To delete related items, just don’t include them in the update of related related items. For example, to delete one specific Product Variant, list at least Variant ID column for all the other variants you need to keep, and the ones that are not in the list, will be deleted. It’s important to remember from the other point too – if you need to update one variant of the Product, you still need to include all variants in that update, otherwise those others will be deleted.
This stuff is powerful!
- You can update all images of all Products at once.
- You can link images to Product variants all at once.
- You can add new variants without having to list the existing variants – just import only additional (by setting the Variants Add column value to TRUE).
- You can import, export and update Metafields by having them just as additional columns. You can have unlimited additional columns of Metafields.
You can export any of those items: Products, Smart Collections (Automated Collections), Custom Collections (Manual Collections), Customers, Discounts.
If you have Metafields, you can click the checkbox to include those too. Just be aware that Metafields export takes longer time.
Custom Collections allow you to export Linked Products, which means that in Custom Collections sheet you will have additional columns with Product ID, and Product Handle, and each collection will have as many rows, as there are products in that Collection.
Customers have also ability to export Activation URLs. That is, if you have Customers that are not yet activated, you can export those URLs, and send mass mailing to them for example through MailChimp, with individual link for each Customer to activate their account.
As you click around, the time estimates change, so you get the approximate idea, how long the export will take.
Once you start your export for real, it will recalculate estimates based on your actual items.
You can import the same kind of files that you get from Export.
If you have Shopify CSV file, you just need to save it as Excel file and name the sheet as “Products” and you are good to import it. Most of the columns will just match. If you don’t have Excel, you can open CSV file in Google Spreadsheets, and then go to File -> Download as -> Microsoft Excel (.xlsx).
Once you upload that Excel file, first it will analyze the file, count the items in that file and show approximate estimate. When it says “Ready to import”, you can press the “Import” button and it will start importing.
As it imports, it will show how many items are New, Updated, or Failed. It will also calculate more precise time estimate as it moves on – from the real speed of your items.
If you notice that you get too many Failed, or just that you forgot to add something, you can cancel the import any time. When you cancel the import, you will have a chance to download the Results file. It will contain only those rows, which it imported. That way you can review, what was imported, what were errors. And that way you know, which items it actually imported, so that if you need to continue, you can exclude those already imported items from the next import.

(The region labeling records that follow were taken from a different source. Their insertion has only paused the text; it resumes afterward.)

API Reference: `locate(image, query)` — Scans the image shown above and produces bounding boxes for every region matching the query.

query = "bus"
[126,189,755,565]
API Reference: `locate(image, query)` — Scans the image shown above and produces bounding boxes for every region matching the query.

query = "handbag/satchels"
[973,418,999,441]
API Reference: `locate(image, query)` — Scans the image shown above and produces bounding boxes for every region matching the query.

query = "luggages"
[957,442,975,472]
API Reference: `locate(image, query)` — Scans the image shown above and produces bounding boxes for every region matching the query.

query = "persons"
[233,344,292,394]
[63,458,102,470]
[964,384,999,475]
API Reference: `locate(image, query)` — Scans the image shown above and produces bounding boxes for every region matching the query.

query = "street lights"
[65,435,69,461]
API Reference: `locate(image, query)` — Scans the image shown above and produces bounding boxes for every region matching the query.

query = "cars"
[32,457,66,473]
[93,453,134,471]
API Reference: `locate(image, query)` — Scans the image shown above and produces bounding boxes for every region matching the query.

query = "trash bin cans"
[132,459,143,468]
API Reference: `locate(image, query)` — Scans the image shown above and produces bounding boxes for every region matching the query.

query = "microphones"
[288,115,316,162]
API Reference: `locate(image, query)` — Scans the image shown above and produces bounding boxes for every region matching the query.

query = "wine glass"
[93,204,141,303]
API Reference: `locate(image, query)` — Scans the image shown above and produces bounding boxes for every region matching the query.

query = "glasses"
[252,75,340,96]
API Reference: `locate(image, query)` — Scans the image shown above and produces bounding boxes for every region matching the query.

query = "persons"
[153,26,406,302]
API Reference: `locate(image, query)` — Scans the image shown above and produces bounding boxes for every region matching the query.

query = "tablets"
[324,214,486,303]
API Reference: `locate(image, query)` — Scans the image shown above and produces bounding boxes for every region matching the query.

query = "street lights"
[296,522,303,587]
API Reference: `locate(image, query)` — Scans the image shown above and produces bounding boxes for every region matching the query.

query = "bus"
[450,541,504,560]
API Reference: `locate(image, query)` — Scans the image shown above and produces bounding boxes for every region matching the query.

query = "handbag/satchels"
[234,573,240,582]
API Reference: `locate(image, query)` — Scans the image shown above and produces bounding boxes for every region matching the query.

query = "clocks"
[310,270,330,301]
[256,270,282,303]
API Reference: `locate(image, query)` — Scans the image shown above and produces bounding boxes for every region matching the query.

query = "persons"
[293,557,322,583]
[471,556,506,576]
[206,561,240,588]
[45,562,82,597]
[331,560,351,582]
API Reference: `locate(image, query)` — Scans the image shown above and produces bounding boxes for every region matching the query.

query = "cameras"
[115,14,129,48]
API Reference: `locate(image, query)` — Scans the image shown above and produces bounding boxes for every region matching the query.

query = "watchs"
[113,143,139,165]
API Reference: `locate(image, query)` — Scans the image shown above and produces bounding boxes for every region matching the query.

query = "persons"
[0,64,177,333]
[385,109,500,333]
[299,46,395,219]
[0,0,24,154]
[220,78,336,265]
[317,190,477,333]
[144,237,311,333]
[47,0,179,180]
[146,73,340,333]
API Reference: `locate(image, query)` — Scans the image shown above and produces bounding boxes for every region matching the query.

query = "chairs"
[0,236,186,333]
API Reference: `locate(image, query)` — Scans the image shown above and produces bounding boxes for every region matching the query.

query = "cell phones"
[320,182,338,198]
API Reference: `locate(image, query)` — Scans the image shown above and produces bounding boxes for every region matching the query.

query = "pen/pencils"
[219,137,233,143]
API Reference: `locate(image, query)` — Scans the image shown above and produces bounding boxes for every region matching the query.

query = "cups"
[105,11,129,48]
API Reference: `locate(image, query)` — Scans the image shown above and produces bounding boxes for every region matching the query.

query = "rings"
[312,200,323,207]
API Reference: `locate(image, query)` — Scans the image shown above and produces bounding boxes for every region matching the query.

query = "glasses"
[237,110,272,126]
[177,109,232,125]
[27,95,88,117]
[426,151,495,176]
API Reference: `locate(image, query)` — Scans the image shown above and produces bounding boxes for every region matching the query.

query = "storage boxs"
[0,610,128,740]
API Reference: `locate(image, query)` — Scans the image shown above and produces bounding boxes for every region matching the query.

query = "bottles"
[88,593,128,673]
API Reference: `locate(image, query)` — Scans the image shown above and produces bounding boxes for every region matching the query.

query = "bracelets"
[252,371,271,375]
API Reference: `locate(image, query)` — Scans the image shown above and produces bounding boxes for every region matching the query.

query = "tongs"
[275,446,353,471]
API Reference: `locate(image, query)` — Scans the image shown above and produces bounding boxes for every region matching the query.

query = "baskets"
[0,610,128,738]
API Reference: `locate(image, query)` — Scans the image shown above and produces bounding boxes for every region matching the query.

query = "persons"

When import will be finished, you will be able to download the full Import Results Excel file, which will tell you precisely for each row – what was the import result, and the comment about it.
Important: before importing, keep your exported file as a backup. Just in case you mess up the data, you can import the exported file to restore it back.
Test Your Imports
Before importing the whole file, import one item to make sure you have set everything as you need.
Once you made your test import, and results are as you need, only then import the whole file.